■ **Task requirements**
[1] In the paranormal passage, what kind of program played the audio clip?
[2] List every hyphenated word or phrase in the paranormal passage.
[3] Echo everything in the paranormal passage from "What to make" down to "their mouths agape.".

■ **Document passage**
++++++++

Many years ago there was played on a popular late-night talk show (a program dedicated to paranormal topics), an audio clip said to have been taken of vocal pandemonium originating way beneath the earth. I recall this indelible recording to this day: the chilling sound of screams and hollering, supposedly of people inhabiting the inner region of the planet. I forget how this bit of audio was said to have come into being, and it’s likely that most of the nation-wide listeners thought it nothing more than a hoax.

What to make of some “deathbed visions,” in which loved ones, at the bedside of the soon-to-be departed, have witnessed the dying, amidst their slipping in and out of wakefulness, describe horrific images of the afterlife just prior to their passing? Some of these near-decedents have been known to shout out terrified final words; wide-eyed, their mouths agape.

++++++++

■ **Record set**
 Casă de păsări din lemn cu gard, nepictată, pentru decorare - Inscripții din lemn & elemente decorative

++++++++

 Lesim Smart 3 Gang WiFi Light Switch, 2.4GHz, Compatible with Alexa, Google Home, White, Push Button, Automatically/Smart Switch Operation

++++++++

■ **Solutions to the problems**
[1] A popular late-night talk show dedicated to paranormal topics.

[2] late-night, nation-wide, soon-to-be, near-decedents, wide-eyed

[3]
What to make of some “deathbed visions,” in which loved ones, at the bedside of the soon-to-be departed, have witnessed the dying, amidst their slipping in and out of wakefulness, describe horrific images of the afterlife just prior to their passing? Some of these near-decedents have been known to shout out terrified final words; wide-eyed, their mouths agape.